A multi-tool Model Context Protocol server powered by the GitHub Copilot CLI (but backend-agnostic by design)

This project provides an MCP (Model Context Protocol) server that exposes a set of high-quality, specialized coding tools—each backed by a prompt-engineered wrapper around the GitHub Copilot CLI.

From the perspective of an MCP client (Claude Desktop, ChatGPT Apps, etc.), this server provides clean, deterministic, high-value tools for:

  • 🔧 Bug fixing (code_fix)
  • 🧹 Code refactoring (code_refactor)
  • 🏗 Code generation (code_generate)
  • 🧪 Test generation (code_tests)

Each tool is powered by prompt template and description, stored externally in Markdown files for easy editing, iteration, and customization.

The implementation does not expose Copilot directly, meaning you can replace the backend in the future without breaking tool semantics. To the user (the IA calling), these tools simply behave like specialized coding assistants.

✨ Why this exists

I like Codex over copilot but the company pays for copilot so why not make use of those free tokens 🤷. MCP makes it possible to combine these tools in a clean, controlled, structured way.

This server aims to:

Provide high-quality code transformations through specialized tools

Each tool has a narrow, well-defined job, improving reliability and output quality.

Hide backend complexity

Consumers of the MCP tool don’t need to know it’s using the Copilot CLI.

Support prompt-engineering iteration

All prompt templates and tool descriptions live in external .md files—modify them as you learn what works best.

Be simple, hackable, and easy to extend

Written in strong-typed TypeScript with minimal abstractions.

Allow any LLM to delegate code work to a second “coding engine”

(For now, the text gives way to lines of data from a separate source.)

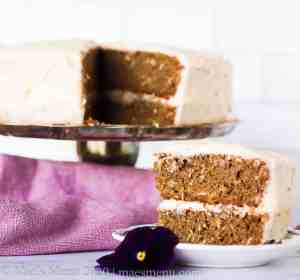 A cake stand with banana cake on it. One slice is cut out. A slice of cake sites on a small white plate in front of the cake.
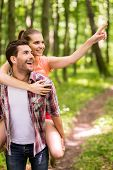 foto of walking away  - Happy young loving couple walking in park while woman hugging man and pointing away with smile - JPG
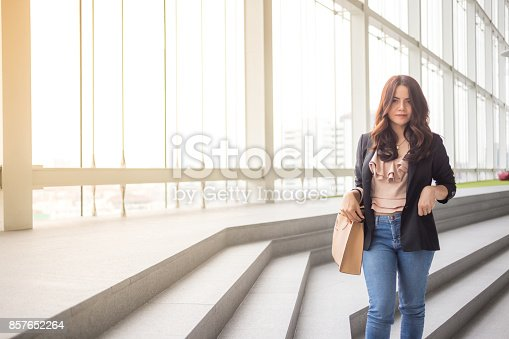 istock Beautiful Asia business woman over blue office background. 857652264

Perfect for workflows where your primary model manages reasoning while Copilot (or another engine) specializes in code output.

🧩 Architecture Overview

┌────────────────────────────┐
│         MCP Client         │
│ (Claude Desktop, ChatGPT…) │
└──────────────┬─────────────┘
               │  JSON-RPC
               ▼
┌────────────────────────────┐
│      MCP Tools (this)      │
│  code_fix / code_refactor  │
│  code_generate / code_tests│
└──────────────┬─────────────┘
               │
               ▼
┌────────────────────────────┐
│  Prompt templates (.md)    │
│  Tool descriptions (.md)   │
└──────────────┬─────────────┘
               │
               ▼
┌────────────────────────────┐
│      GitHub Copilot CLI    │
│ (replaceable backend API)  │
└────────────────────────────┘

Every tool:

  1. Loads its markdown description (shown to the LLM)
  2. Loads its markdown prompt template
  3. Interpolates inputs into the template
  4. Sends the final prompt to the Copilot CLI
  5. Returns Copilot’s output verbatim to the MCP client

📦 Features

✔ Four specialized tools

  • code_fix → Fix broken code
  • code_refactor → Improve quality without changing behavior
  • code_generate → Create new code based on a spec
  • code_tests → Generate tests for existing code

✔ All prompts and descriptions live in Markdown files

Developers can update templates and tuning data without touching TypeScript.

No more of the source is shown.